The benefits extend beyond working from home, streaming movies, and playing online video games. High speed broadband affects a country’s wellbeing. For every ten percent increase in broadband penetration, the gross domestic product of a country rises between a quarter of a percent and 1.2 percent. Unfortunately, the United Kingdom is at a disadvantage when it comes to fibre-based broadband penetration, especially compared to countries in the European Union and North America. According to market research firm Omdia’s Fiber Development Index, which maps fibre investment in more than 80 of the world’s leading broadband countries, the United Kingdom comes in 49th -- way behind Sweden, Spain, Denmark, and Norway (7, 8, 9, and 10, respectively.) The United States holds the 19th place, while France and Canada are 20 and 21. Out of the European Union only Austria and Greece scored worse, coming in at 55 and 60, respectively.
Looking forward, it will be imperative for builders, buyers, and sellers to advocate for better broadband connectivity including full fibre networks and fibre to the property (FTTP). Currently, most homes have fibre to the cabinet service, where the last mile is comprised of slower copper wires that can provide connectivity speeds around 30Mbps.
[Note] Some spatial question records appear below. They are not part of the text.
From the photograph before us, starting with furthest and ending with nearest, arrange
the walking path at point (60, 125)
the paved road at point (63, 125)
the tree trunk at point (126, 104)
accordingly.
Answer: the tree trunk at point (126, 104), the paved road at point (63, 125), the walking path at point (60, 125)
Ministers in 2019 promised that all U.K. homes would have access to full fibre – and the accompanying gigabit speeds – by 2025, but once the pandemic took hold that promise was reduced to 85 percent of homes.
“It feels a bit like in the middle of the 20th century when home buyers wanted to know if a home had internal network wiring and a telephone,” says University of Reading’s Ball. “If you didn’t have a home phone you were completely cut off from the world. That just how those with buffering Broadband feel in the 21st century.